From: Curious George on
On Mon, 06 Mar 2006 04:31:23 GMT, "don" <bubba(a)bubba.net> wrote:

>2 GB limit is a file system limit and can be overcome by using Fat32, NTFS,
>etc. however you would have to be using win98 or later (I am guessing you
>are anyway).

Sorry. No cigar
http://www.seagate.com/support/kb/disc/bioslmt.html
http://www.pcguide.com/ref/hdd/bios/size.htm
http://www.storagereview.com/guide2000/ref/hdd/bios/sizeMB1970.html
http://www.computeruser.com/articles/daily/8,8,1,0604,01.html

<quote>
Note: Do not confuse this capacity barrier with the other capacity
barrier which is exactly 2 binary gigabytes.

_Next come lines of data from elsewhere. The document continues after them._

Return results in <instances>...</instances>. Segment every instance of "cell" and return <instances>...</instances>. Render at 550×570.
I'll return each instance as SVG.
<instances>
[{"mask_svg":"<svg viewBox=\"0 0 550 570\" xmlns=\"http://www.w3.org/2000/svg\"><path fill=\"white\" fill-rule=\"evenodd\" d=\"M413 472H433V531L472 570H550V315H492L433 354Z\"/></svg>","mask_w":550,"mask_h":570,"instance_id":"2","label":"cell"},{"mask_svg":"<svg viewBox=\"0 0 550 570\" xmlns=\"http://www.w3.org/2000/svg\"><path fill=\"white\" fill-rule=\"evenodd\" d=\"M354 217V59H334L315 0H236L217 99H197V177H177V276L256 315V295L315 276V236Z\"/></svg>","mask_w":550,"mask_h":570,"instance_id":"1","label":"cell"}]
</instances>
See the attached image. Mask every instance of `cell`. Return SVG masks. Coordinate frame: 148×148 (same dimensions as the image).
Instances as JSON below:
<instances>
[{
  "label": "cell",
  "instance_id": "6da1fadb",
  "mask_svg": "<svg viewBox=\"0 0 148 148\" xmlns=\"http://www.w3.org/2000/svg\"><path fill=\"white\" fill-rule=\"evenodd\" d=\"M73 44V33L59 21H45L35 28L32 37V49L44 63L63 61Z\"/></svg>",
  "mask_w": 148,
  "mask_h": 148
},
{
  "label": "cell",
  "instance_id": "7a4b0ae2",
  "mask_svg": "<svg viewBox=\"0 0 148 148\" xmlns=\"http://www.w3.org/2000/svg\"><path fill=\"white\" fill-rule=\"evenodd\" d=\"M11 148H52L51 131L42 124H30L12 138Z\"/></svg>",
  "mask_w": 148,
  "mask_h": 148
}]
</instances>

That one is a file system
issue and is unrelated to the BIOS matter we are discussing here.
</quote>
From: kony on
On Mon, 06 Mar 2006 17:32:04 GMT, Curious George
<cg(a)email.net> wrote:

>On Mon, 06 Mar 2006 04:31:23 GMT, "don" <bubba(a)bubba.net> wrote:
>
>>2 GB limit is a file system limit and can be overcome by using Fat32, NTFS,
>>etc. however you would have to be using win98 or later (I am guessing you
>>are anyway).
>
>Sorry. No cigar
>http://www.seagate.com/support/kb/disc/bioslmt.html
>http://www.pcguide.com/ref/hdd/bios/size.htm
>http://www.storagereview.com/guide2000/ref/hdd/bios/sizeMB1970.html
>http://www.computeruser.com/articles/daily/8,8,1,0604,01.html
>
><quote>
>Note: Do not confuse this capacity barrier with the other capacity
>barrier which is exactly 2 binary gigabytes. That one is a file system
>issue and is unrelated to the BIOS matter we are discussing here.
></quote>


It's a bit premature to speculate on these things, if there
are bios updates still available the limit might be much
higher. It might be good for the OP to research this.